== Dataset rows ==

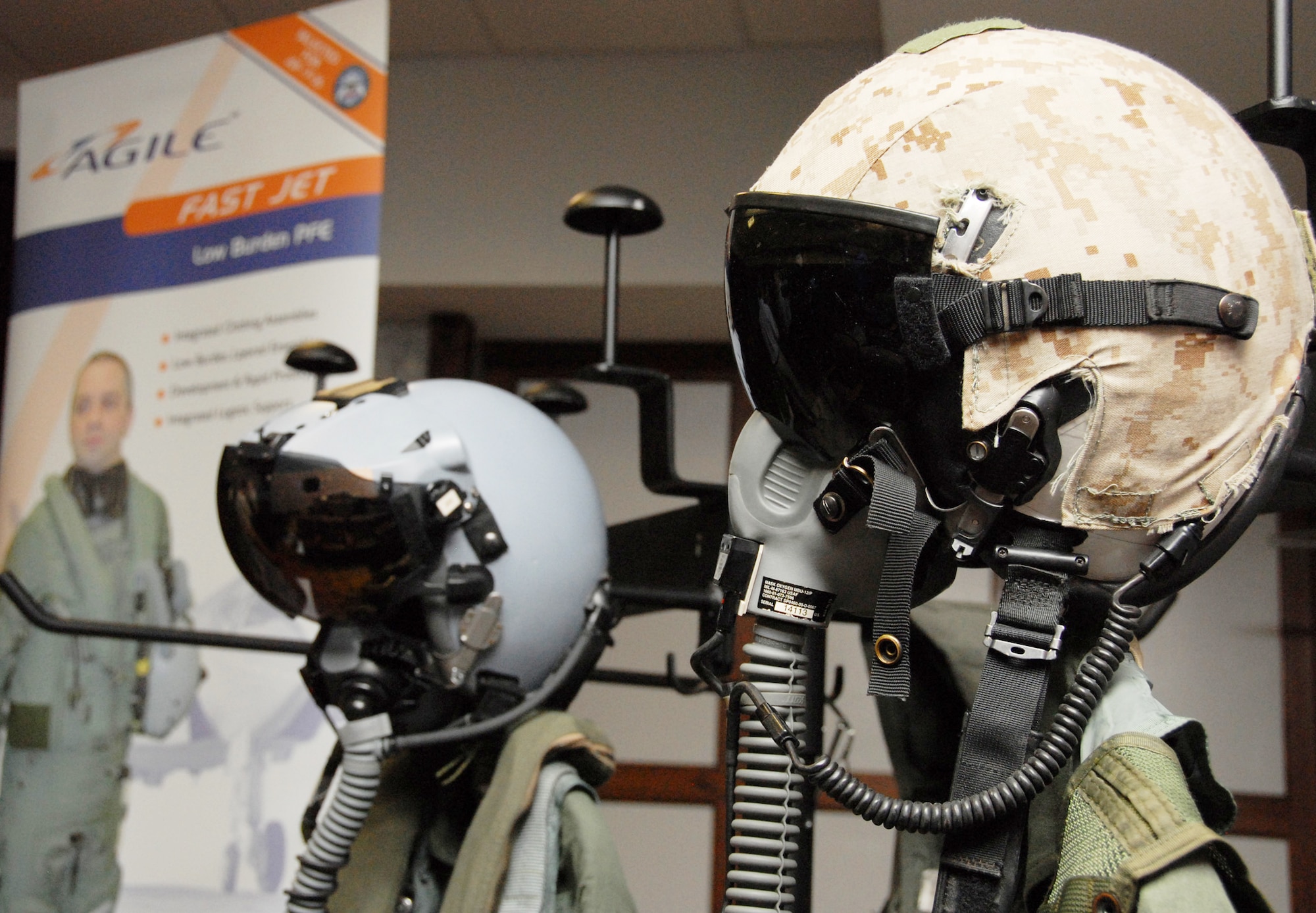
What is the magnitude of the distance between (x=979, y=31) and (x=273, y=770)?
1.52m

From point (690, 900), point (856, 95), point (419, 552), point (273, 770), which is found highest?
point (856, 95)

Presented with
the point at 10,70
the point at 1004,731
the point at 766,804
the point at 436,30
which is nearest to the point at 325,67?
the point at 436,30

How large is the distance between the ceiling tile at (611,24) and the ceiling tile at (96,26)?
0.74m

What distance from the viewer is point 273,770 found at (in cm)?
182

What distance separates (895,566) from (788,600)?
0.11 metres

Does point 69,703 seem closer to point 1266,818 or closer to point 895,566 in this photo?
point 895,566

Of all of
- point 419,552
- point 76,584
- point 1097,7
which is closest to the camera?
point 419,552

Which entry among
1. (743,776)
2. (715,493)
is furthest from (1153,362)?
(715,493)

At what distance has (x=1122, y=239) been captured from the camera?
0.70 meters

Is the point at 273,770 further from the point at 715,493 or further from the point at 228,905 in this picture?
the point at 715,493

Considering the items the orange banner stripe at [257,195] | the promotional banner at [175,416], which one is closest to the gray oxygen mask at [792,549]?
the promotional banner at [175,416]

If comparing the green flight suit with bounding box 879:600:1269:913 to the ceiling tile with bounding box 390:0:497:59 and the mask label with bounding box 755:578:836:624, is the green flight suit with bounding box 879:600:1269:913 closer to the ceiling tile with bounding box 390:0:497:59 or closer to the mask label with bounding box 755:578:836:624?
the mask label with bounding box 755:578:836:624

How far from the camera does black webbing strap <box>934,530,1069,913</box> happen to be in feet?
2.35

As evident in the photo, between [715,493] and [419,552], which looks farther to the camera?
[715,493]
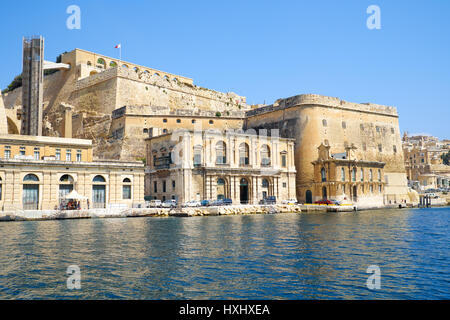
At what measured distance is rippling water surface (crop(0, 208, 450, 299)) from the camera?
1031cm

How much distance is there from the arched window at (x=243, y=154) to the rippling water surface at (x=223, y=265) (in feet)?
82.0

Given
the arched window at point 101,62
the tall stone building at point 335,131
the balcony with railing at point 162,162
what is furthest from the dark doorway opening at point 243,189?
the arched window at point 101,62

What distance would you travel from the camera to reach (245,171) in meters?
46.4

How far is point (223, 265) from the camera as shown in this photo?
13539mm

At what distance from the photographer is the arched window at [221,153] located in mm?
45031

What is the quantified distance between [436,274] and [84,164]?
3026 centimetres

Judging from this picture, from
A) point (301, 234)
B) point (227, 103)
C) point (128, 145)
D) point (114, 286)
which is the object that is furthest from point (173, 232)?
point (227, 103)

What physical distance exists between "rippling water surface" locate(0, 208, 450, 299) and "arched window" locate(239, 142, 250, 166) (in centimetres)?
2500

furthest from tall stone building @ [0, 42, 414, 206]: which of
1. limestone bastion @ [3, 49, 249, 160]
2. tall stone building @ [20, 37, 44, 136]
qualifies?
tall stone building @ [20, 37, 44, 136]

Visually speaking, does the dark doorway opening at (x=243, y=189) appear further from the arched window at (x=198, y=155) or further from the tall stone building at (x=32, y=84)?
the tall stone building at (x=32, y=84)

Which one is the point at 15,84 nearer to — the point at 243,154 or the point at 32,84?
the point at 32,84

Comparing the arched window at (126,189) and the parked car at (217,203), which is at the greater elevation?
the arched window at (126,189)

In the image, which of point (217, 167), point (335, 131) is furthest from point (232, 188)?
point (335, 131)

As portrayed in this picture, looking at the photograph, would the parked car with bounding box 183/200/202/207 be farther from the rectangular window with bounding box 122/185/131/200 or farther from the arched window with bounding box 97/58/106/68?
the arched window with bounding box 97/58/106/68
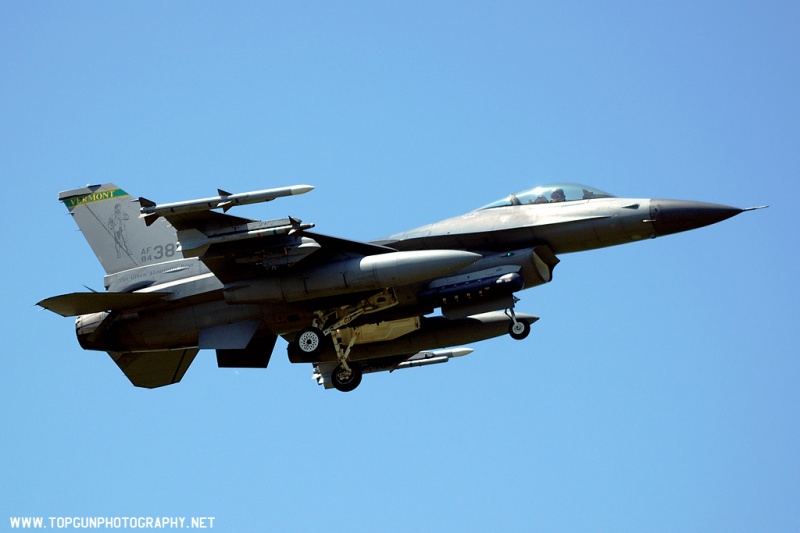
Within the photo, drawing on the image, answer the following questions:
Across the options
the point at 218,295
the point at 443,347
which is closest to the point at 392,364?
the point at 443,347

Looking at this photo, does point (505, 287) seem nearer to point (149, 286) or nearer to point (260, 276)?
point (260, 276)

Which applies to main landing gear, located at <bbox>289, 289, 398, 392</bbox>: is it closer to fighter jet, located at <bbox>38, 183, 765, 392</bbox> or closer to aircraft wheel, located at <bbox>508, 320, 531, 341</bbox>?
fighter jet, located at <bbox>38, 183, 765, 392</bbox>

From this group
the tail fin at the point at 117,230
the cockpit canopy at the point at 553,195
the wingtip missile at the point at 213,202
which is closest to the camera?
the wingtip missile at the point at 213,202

===

■ Objective ■
Extract each line of the items above that contains the string "banner". The match is case-sensitive.

■ Task output ■
Considering the items the orange banner stripe at [257,195] | the promotional banner at [175,416], which one is closest to the gray oxygen mask at [792,549]?
the promotional banner at [175,416]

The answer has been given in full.